▶ Parts of the exercise
A – Output the passage of the forum thread from "I think you" to "version for us.", copied word for word.
B – Answer these questions using the forum thread:
(i) What part of the question does the commenter called Someone say should be improved?
(ii) In how many dimensions is the suggested problem given in the answer?
(iii) Whom does the answer name as someone who might illustrate that problem?

▶ Reading text
§ §

Hmm... I wish to find the smallest $p$ for which this is true of any $i$ and $j$. So $i$ and $j$ "don't matter." I will add an example to the question. –  Aaron Sterling Oct 4 '11 at 15:38
    
You should improve the title of your question. –  Someone Oct 4 '11 at 15:49
    
@Someone: hahaha!!! Yes, you have a point. Better now? –  Aaron Sterling Oct 4 '11 at 15:51
    
I think you want (p-1) to be the product of two numbers, each sufficiently large. Otherwise any prime p > max(n,m) will have a factor of p-1 larger than both m and n, and any p > 2max(n,m) will have one factor bigger than twice n and another bigger than m. You might also borrow with attribution my and quid's and Igor's comments about the product version of your problem, which is what I suspect you really want. Gerhard "Ask Me About System Design" Paseman, 2011.10.04 –  Gerhard Paseman Oct 4 '11 at 15:55

1 Answer 1

Here is a suggestion for a problem related to the one you are asking. I will give the two dimensional version; perhaps Joseph O'Rourke will be intrigued enough to illustrate this or a 3 or higher dimensional version for us.

§ §

▶ Records from a data collection
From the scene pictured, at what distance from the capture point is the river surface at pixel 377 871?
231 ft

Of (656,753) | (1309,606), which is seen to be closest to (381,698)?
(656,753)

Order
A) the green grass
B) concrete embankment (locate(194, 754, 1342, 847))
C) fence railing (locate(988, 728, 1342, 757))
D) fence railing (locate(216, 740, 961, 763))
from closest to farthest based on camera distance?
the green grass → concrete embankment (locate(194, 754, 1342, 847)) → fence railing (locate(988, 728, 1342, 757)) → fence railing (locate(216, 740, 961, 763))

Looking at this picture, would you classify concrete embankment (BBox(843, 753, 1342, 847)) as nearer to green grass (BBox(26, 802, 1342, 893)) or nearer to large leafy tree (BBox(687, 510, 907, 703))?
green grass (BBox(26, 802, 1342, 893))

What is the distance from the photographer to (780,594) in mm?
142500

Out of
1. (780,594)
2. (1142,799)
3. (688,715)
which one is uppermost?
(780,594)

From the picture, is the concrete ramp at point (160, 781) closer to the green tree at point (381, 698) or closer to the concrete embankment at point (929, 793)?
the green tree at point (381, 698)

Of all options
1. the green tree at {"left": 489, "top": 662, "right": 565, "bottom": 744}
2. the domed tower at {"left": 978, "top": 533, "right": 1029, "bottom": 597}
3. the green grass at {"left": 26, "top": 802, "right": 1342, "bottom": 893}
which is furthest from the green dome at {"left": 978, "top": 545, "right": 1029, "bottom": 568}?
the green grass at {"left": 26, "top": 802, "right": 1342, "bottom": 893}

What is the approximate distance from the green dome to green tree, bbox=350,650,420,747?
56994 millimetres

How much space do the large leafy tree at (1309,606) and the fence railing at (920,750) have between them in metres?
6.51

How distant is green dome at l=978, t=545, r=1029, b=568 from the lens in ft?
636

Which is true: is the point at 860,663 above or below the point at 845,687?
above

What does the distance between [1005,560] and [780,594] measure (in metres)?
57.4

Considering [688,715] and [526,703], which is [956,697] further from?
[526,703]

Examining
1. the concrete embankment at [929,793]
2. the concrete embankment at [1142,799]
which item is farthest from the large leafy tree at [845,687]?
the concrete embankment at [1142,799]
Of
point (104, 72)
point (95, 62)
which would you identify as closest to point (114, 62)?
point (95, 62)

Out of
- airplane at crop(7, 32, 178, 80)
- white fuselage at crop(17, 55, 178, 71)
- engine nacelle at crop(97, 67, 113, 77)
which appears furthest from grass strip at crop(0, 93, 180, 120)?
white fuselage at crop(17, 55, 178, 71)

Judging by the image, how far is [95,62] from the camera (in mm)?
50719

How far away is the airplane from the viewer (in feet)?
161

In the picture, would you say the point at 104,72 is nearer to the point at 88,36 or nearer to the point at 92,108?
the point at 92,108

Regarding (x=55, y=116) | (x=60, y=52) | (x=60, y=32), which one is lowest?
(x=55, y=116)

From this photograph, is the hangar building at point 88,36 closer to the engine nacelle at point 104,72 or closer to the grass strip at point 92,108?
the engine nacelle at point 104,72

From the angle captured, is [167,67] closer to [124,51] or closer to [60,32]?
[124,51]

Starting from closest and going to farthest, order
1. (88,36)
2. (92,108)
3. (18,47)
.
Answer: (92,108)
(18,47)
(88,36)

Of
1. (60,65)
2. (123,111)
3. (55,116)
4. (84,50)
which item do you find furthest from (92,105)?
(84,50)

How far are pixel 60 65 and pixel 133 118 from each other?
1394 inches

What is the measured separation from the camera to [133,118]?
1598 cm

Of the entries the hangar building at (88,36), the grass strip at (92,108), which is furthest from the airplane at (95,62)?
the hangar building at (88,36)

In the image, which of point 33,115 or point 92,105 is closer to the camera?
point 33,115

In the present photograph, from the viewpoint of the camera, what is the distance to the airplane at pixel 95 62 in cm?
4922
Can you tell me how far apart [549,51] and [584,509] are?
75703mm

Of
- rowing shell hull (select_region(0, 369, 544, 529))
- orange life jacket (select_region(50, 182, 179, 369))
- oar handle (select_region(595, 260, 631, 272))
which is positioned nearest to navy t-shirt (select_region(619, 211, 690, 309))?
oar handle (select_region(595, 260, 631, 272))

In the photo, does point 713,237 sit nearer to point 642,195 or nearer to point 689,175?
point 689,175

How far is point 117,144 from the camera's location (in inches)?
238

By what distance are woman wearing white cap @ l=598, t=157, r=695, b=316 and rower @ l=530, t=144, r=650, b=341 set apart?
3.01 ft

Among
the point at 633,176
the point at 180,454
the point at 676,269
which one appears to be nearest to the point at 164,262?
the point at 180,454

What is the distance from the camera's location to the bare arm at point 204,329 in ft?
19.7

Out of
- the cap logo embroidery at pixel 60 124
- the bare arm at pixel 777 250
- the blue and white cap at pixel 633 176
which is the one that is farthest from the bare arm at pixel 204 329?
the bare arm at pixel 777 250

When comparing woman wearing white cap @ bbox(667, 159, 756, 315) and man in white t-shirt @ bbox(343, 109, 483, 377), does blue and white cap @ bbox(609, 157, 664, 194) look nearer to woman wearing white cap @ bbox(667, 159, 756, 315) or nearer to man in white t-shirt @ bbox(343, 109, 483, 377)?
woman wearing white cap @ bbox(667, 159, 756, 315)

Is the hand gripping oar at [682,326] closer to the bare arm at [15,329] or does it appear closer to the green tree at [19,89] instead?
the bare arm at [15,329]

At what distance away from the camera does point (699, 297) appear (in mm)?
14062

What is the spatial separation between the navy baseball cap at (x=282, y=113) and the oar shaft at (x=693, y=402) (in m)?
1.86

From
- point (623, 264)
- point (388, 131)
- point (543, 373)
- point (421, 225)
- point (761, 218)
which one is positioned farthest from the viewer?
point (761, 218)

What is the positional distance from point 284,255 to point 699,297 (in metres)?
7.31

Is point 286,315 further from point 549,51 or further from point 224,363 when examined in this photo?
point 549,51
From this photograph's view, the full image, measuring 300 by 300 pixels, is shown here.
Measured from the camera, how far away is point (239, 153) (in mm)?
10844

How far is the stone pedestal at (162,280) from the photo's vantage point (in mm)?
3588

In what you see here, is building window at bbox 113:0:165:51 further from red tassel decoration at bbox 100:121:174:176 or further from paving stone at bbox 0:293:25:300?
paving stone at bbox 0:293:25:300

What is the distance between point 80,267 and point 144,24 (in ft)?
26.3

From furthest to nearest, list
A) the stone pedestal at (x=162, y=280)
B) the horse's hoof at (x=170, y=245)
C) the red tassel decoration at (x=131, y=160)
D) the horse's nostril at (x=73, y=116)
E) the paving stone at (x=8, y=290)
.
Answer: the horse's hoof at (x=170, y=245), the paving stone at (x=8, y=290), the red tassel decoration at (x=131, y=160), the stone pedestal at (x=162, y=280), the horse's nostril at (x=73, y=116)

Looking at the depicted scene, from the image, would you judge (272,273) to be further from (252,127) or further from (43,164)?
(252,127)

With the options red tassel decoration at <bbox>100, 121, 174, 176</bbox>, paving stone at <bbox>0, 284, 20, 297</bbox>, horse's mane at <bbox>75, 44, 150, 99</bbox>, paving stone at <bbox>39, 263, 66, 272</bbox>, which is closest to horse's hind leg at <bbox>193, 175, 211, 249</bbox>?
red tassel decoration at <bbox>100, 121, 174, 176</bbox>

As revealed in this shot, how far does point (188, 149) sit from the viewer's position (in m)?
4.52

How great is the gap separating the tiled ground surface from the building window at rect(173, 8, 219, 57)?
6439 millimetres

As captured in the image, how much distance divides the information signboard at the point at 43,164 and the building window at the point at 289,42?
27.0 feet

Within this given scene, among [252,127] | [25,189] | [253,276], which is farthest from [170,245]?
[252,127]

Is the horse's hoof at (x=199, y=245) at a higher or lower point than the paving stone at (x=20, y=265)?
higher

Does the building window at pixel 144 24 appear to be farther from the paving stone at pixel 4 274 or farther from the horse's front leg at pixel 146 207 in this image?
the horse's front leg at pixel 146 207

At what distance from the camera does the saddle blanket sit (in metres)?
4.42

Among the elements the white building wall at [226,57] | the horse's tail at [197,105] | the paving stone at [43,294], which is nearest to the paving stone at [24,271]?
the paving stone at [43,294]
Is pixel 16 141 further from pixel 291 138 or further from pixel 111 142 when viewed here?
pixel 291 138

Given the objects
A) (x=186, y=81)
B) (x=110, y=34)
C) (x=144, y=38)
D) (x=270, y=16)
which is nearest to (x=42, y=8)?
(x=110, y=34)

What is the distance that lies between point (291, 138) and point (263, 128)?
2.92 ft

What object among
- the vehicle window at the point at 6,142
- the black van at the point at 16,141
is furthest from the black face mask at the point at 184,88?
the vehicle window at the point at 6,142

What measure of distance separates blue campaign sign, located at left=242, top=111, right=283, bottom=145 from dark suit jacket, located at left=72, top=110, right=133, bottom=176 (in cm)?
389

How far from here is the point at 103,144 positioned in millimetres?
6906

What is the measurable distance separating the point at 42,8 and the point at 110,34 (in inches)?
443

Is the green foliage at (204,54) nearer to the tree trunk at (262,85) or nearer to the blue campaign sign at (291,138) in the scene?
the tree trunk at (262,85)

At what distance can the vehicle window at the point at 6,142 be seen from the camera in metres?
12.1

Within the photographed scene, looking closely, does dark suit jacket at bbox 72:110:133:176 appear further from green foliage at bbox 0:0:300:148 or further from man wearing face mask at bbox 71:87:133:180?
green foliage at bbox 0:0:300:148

§ §

▶ Solved problems
A –
I think you want (p-1) to be the product of two numbers, each sufficiently large. Otherwise any prime p > max(n,m) will have a factor of p-1 larger than both m and n, and any p > 2max(n,m) will have one factor bigger than twice n and another bigger than m. You might also borrow with attribution my and quid's and Igor's comments about the product version of your problem, which is what I suspect you really want. Gerhard "Ask Me About System Design" Paseman, 2011.10.04 –  Gerhard Paseman Oct 4 '11 at 15:55

1 Answer 1

Here is a suggestion for a problem related to the one you are asking. I will give the two dimensional version; perhaps Joseph O'Rourke will be intrigued enough to illustrate this or a 3 or higher dimensional version for us.

B –
(i) The title.
(ii) Two.
(iii) Joseph O'Rourke.